Menurut Koordinator Jubir Partai Demokrat ini, ketakutan akan semakin menyebar untuk meredam yang berani berbeda, menyuarakan suara rakyat, dan mengungkap kebenaran di muka publik. “Negara demokrasi kita tanpa disadari, bisa berujung ke negara otoriter, dengan label-label yang seakan-akan masih demokratis, padahal pada praktiknya bertolak belakang dengan nilai-nilai demokrasi,” papar Herzaky.
Dia menegaskan, partai besutan Agus Harimurti Yudhoyono (AHY) tersebut akan terus bersuara di parlemen dan ruang publik, untuk mengedukasi dan memberikan pemahaman bahwa situasi Indonesia saat ini sedang tidak baik-baik saja.
Herzaky mengingatkan kepada Luhut Binsar Pandjaitan untuk tidak alergi terhadap kritik. Ia juga meminta Luhut untuk membuka ruang dialektika, selama berdasarkan data dan fakta yang bisa dipertanggungjawabkan. Dengan demikian, pembicaraan di ruang publik akan semakin berkualitas.

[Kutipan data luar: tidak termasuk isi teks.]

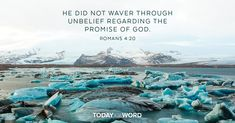 Yet he did not waver through unbelief regarding the promise of God. Romans 4:20 Today In The Word, Verse Of The Day, Romans 4 20, Story Of Abraham, As Good As Dead, Advent For Kids, Promise Keepers, Scripture Reading, You Promised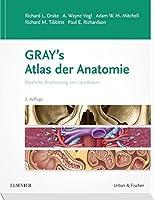 Gray's Atlas der Anatomie: Deutsche Bearbeitung von Lars Braeuer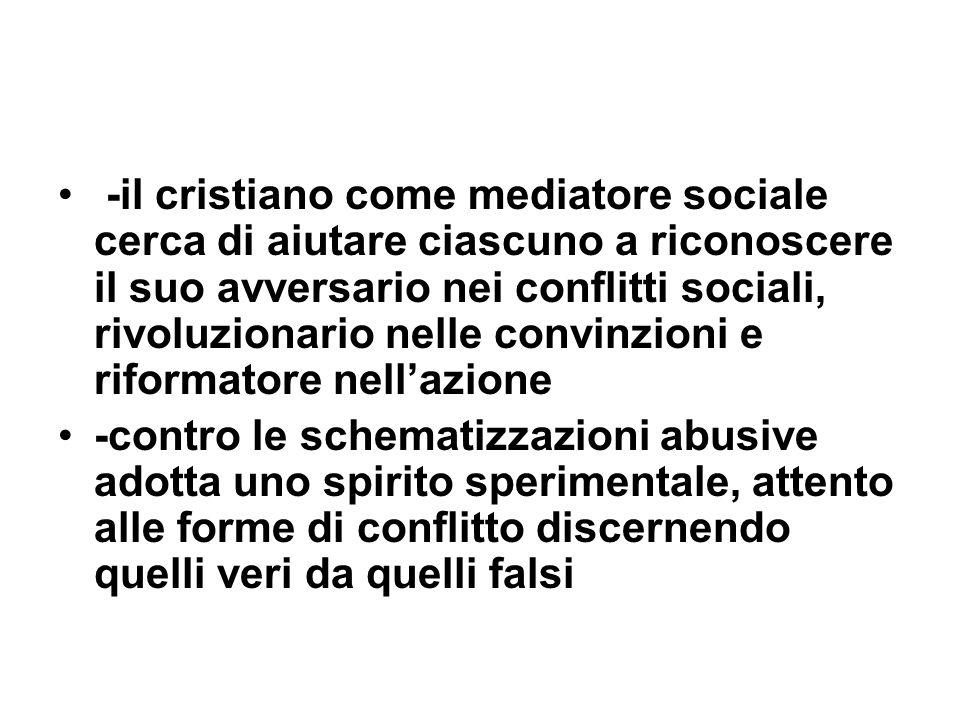 -il cristiano come mediatore sociale cerca di aiutare ciascuno a riconoscere il suo avversario nei conflitti sociali, rivoluzionario nelle convinzioni e riformatore nell'azione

“Namanya negara demokrasi, Luhut Binsar sebagai pejabat publik mesti siap dikritik. Seharusnya pejabat publik menjadi teladan dalam berdemokrasi, bukan malah menjadi bagian yang menggerogotinya. Argumen diadu dengan argumen, data dan fakta diadu dengan data dan fakta, riset diadu dengan riset. Bukan malah membawa perdebatan akademis ke ranah hukum,” pungkasnya.